The fire of 1760 destroyed much of the town hall, and it was not fully rebuilt before the old municipal system ended. The building later changed function, housing a school for nobles from 1835, while alterations in the late eighteenth, nineteenth, and twentieth centuries changed its plan, facades, and roof.

The Register of Cultural Property identifies masonry walls, parts of the cellar's barrel vaults, the vaulted carriage passage, the L-shaped massing, and fieldstone courtyard paving among the significant surviving features. It also states that some openings and exterior finishes were reconstructed from architectural research in 1979-1983, while floors, staircases, and parts of the internal walls were replaced.

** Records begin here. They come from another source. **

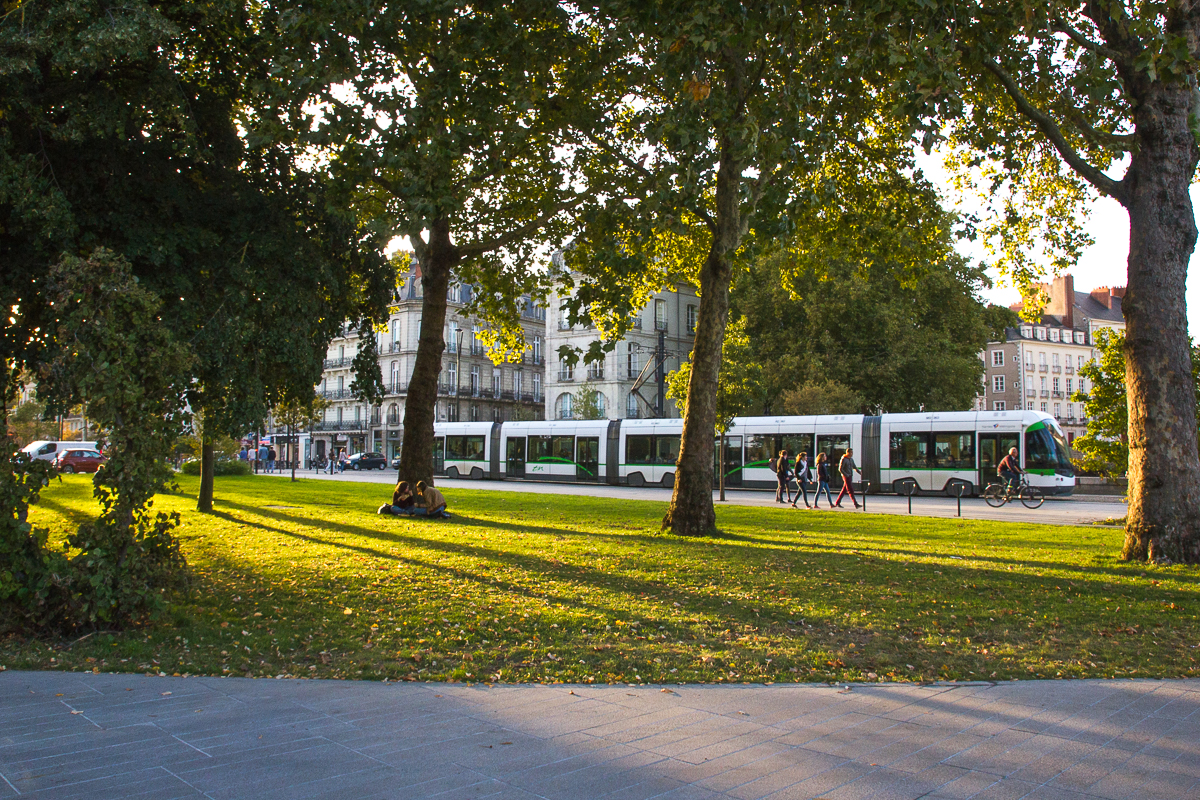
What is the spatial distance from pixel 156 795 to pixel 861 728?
3.42m

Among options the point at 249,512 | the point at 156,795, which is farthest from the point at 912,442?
the point at 156,795

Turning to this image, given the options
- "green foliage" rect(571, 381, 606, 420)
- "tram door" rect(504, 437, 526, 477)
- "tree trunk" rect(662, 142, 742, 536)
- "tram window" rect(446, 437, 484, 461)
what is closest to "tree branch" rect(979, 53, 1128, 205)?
"tree trunk" rect(662, 142, 742, 536)

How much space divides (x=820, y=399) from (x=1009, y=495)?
14.1 meters

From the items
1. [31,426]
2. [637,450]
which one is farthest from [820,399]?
[31,426]

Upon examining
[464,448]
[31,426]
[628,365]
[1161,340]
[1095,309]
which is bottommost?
[464,448]

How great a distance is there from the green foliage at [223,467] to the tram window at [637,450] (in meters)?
18.4

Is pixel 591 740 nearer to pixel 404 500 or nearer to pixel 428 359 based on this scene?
pixel 428 359

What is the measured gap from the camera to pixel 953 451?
30.9 metres

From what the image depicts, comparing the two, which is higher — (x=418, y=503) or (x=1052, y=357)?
(x=1052, y=357)

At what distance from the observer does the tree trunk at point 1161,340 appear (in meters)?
11.2

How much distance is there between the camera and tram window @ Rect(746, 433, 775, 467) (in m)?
34.8

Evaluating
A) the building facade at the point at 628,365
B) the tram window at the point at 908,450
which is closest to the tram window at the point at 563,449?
the tram window at the point at 908,450

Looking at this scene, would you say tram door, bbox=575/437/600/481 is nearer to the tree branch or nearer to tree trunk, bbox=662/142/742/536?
tree trunk, bbox=662/142/742/536

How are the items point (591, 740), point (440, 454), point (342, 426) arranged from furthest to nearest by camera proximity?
point (342, 426) → point (440, 454) → point (591, 740)
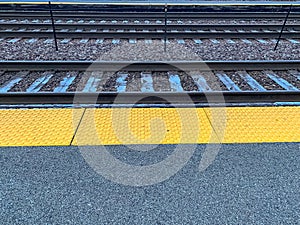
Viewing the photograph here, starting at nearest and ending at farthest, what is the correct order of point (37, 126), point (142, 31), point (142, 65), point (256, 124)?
point (37, 126) → point (256, 124) → point (142, 65) → point (142, 31)

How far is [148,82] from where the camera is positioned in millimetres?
5078

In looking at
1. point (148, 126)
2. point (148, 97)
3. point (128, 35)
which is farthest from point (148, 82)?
point (128, 35)

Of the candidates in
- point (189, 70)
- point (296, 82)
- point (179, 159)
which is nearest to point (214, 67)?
point (189, 70)

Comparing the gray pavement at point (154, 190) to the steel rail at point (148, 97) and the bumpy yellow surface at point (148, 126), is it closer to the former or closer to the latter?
the bumpy yellow surface at point (148, 126)

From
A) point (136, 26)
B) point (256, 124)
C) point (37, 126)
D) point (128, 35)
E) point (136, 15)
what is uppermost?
point (136, 15)

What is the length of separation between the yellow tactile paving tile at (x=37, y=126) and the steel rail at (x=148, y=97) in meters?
0.55

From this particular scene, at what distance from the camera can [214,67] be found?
5.66m

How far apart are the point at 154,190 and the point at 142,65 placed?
3.59m

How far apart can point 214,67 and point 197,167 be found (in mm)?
3368

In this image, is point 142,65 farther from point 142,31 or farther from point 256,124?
point 142,31

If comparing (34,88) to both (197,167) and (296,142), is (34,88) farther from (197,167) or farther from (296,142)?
(296,142)

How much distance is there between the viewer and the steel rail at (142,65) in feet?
18.1

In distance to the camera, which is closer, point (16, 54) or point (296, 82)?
point (296, 82)

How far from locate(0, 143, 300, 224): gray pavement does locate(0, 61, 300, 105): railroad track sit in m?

The present gabled tile roof was likewise built in 1979-1983, and evidence is insufficient to determine the original roof height. Cellars, foundations, courtyard, and facades received further conservation in 2009-2012. What visitors see is therefore a combination of historic masonry and research-based restoration, not an unchanged building from 1654.

The courtyard sundial and modern details

The gateway opens into a stone-paved courtyard where the historic building meets later public art. Painted coats of arms of Old Kėdainiai and Jonušava appear above the passage, and sculptures made in different periods occupy the courtyard.

The most important separate object is a Rococo sundial cast around 1828 at Count Karol Brzostowski's foundry in Sztabińska Huta, in present-day Poland. Eduard Totleben placed it in the grounds of Kėdainiai Manor; it moved to the regional museum garden in 1967 and has stood in the town hall courtyard since 2000.

The sundial returned to the courtyard after conservation in March 2026. The municipality says the only known analogue of this construction is in Suwałki, but it should be understood as a nineteenth-century object brought from the manor, not as original seventeenth-century town hall equipment.

Access, events, and the Google Maps card

The facade can be viewed from the public Great Market Square at any time without a ticket. Visitors are invited into the courtyard, but no fixed daily gate schedule is published. The interior hosts civil ceremonies, municipal receptions, exhibitions, concerts, and other events, so walk-in access to its rooms is not guaranteed.

No standard sightseeing ticket or permanent interior-exhibition timetable was found. If the rooms, cellars, or a particular event are the purpose of your visit, check the latest information from Kėdainiai District Municipality, the event organiser, or the Kėdainiai visitor information centre before travelling.

The map pin marks the town hall building at its main square facade rather than the centre of the whole old town. On 2026-07-15, the directly checked card was named “Kėdainių rotušė”, showed 4.8/5, and carried place ID ChIJc5QupqJV5kYRy_ukqeMNxcQ; its average rating can change over time.